Menedemos sent Kallikrates and Philippos up to sleep on the foredeck; they'd shown no signs of causing trouble. With the other two mercenaries sharing the poop with him and Sostratos and Diokles, it was crowded. Even so, they all had room to stretch out. The rowers at their benches had to lean up against the ship's planking to steady themselves as they slept.
When Menedemos woke the next morning, the swells were bigger than they had been. The breeze had freshened, and brought more clouds out of the north with it. The sunrise was redder than he would have liked to see, too.
"We may be heading into a blow," he said to Diokles, hoping the oarmaster would tell him he was wrong.
But Diokles dipped his head. "Looks that way to me, too, skipper. One thing: no lee shore to be washed up on. We've got a good many stadia between us and the nearest land. If we ride it out, we're fine."
"Let's batten things down," Menedemos said. "We'd better do it, and then hope we don't need to." Rather to his dismay, Diokles dipped his head again.

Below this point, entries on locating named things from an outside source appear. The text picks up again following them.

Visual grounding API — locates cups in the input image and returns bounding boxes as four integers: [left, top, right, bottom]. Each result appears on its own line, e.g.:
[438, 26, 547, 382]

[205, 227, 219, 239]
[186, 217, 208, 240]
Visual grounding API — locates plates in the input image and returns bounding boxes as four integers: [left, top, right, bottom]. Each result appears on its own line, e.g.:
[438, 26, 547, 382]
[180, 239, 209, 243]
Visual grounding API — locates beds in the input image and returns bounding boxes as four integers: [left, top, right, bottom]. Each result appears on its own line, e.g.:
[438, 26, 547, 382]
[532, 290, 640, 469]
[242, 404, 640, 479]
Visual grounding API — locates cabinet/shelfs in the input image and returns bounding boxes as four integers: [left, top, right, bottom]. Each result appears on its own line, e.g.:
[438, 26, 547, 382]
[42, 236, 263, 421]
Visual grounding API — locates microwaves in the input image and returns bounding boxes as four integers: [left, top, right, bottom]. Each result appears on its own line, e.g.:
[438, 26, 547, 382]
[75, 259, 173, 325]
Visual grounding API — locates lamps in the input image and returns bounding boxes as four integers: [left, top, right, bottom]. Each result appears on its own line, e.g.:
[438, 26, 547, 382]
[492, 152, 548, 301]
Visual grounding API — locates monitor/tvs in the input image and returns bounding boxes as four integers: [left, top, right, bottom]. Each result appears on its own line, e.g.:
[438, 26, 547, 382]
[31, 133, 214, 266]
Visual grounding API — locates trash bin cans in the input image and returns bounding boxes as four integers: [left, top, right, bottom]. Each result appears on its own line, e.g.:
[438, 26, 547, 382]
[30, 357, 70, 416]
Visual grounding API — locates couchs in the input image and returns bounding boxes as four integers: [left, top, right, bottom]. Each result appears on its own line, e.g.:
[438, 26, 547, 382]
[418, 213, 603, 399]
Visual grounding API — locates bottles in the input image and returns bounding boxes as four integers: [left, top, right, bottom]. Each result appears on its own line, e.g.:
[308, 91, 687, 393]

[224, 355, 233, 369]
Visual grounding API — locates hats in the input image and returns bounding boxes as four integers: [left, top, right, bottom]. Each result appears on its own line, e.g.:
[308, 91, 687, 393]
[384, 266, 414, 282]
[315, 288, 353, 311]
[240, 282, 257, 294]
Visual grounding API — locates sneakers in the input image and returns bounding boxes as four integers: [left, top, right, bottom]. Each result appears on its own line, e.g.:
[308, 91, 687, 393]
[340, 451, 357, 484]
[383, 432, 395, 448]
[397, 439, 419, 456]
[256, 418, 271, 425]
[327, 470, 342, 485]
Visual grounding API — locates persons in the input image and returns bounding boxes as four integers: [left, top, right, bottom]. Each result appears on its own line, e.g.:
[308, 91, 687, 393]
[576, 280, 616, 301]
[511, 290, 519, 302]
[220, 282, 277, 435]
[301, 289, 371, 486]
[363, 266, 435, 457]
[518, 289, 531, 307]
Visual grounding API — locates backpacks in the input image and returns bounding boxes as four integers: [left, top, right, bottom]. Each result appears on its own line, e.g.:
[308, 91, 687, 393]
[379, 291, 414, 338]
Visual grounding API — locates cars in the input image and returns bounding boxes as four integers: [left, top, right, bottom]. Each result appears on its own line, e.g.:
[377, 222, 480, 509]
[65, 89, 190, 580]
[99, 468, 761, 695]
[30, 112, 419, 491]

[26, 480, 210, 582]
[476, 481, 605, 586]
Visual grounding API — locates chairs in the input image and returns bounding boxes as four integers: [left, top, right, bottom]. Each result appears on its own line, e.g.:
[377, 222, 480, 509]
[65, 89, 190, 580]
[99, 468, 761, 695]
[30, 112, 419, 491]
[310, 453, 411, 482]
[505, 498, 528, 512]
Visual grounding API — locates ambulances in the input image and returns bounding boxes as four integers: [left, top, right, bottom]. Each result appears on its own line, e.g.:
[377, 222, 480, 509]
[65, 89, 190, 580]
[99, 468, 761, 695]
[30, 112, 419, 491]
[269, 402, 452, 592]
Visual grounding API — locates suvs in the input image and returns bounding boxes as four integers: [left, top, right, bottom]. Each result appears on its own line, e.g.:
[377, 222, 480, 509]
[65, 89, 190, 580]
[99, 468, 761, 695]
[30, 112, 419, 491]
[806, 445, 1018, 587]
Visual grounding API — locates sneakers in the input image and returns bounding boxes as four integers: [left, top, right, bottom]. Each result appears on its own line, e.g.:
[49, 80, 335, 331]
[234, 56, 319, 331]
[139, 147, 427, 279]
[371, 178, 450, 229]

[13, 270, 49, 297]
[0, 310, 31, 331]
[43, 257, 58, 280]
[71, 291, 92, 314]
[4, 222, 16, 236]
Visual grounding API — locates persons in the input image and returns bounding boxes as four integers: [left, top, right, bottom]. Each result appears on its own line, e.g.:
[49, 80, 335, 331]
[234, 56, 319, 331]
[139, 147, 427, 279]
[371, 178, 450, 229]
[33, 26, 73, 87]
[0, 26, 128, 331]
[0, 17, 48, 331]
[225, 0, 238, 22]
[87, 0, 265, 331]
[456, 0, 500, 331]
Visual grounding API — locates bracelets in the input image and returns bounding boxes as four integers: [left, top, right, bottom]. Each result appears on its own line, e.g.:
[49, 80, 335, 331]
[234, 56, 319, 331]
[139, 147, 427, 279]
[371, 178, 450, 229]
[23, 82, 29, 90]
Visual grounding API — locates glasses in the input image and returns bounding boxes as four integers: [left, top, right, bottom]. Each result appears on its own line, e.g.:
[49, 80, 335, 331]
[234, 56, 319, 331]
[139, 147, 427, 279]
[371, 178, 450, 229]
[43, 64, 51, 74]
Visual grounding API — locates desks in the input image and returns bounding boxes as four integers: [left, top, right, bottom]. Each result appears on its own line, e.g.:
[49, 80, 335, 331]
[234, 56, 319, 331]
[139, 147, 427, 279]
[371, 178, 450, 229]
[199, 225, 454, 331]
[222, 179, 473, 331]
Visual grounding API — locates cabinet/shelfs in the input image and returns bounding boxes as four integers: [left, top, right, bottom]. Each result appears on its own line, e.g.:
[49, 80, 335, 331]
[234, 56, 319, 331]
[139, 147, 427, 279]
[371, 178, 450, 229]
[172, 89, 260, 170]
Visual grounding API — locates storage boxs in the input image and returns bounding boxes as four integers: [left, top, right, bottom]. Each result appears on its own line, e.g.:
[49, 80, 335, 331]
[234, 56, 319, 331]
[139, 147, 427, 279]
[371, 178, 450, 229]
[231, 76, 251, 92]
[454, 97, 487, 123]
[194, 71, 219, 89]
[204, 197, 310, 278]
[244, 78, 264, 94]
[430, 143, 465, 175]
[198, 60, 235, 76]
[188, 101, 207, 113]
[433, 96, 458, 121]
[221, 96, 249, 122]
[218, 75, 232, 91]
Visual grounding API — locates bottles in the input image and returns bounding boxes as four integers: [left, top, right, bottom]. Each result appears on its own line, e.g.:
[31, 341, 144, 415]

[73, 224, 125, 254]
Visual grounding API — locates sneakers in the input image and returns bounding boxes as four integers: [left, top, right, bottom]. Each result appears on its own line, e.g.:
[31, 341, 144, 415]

When he gave the order, the sailors who weren't rowing hurried to obey. He drew the obvious conclusion from that: they thought a storm was coming, too. "Make sure the peafowl cages are well lashed down," Sostratos called. "We can't afford to lose any of the birds over the side." By the time the men were done with them, a spider-web of lines secured them to the ship.